(SUPPLIED PASSAGE)
++++

Maine’s health care providers have dispensed fewer opioid prescriptions for about a decade, but the state still had the highest opioid prescribing rate in New England in 2020, according to data from the US Centers for Disease Control and Prevention.
The steady decline shows the state’s progress in dispensing fewer opioids that fueled an addiction epidemic that killed thousands of Mainers, as well as the effects of a 2016 state law that restricted opioid prescriptions. Maine’s opioid prescription rate has been lower than the nationwide since 2017.
But Maine’s still relatively high rate for New England is a relic of opioid manufacturers’ strategy years ago of targeting areas that had worked in labor-intensive manual jobs. such as manufacturing and lobster, according to addiction experts.
Maine Attorney General Aaron Frey announced last week that the state had reached a $130 million deal with Johnson & Johnson for the company’s role in manufacturing opioids. Native American tribes reached a $590 million federal settlement with the drug company earlier this week.

++++

(DATA SECTION)
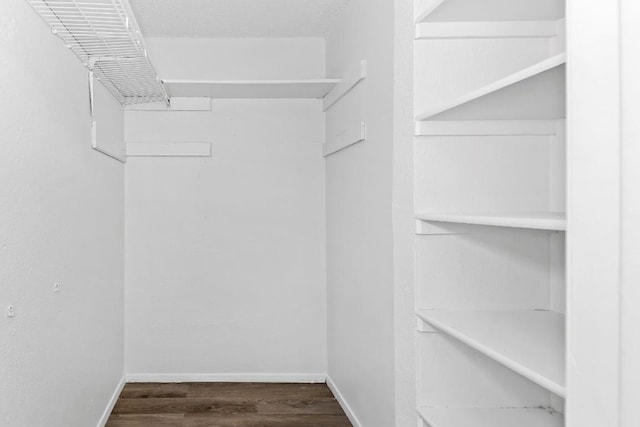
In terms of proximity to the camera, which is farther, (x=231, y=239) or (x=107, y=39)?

++++

(ACTIVITY)
Copy out part of the piece on Maine's opioid prescriptions word for word. Start with the words "The steady decline" and end after "earlier this week.".

(YOUR SOLUTION)
The steady decline shows the state’s progress in dispensing fewer opioids that fueled an addiction epidemic that killed thousands of Mainers, as well as the effects of a 2016 state law that restricted opioid prescriptions. Maine’s opioid prescription rate has been lower than the nationwide since 2017.
But Maine’s still relatively high rate for New England is a relic of opioid manufacturers’ strategy years ago of targeting areas that had worked in labor-intensive manual jobs. such as manufacturing and lobster, according to addiction experts.
Maine Attorney General Aaron Frey announced last week that the state had reached a $130 million deal with Johnson & Johnson for the company’s role in manufacturing opioids. Native American tribes reached a $590 million federal settlement with the drug company earlier this week.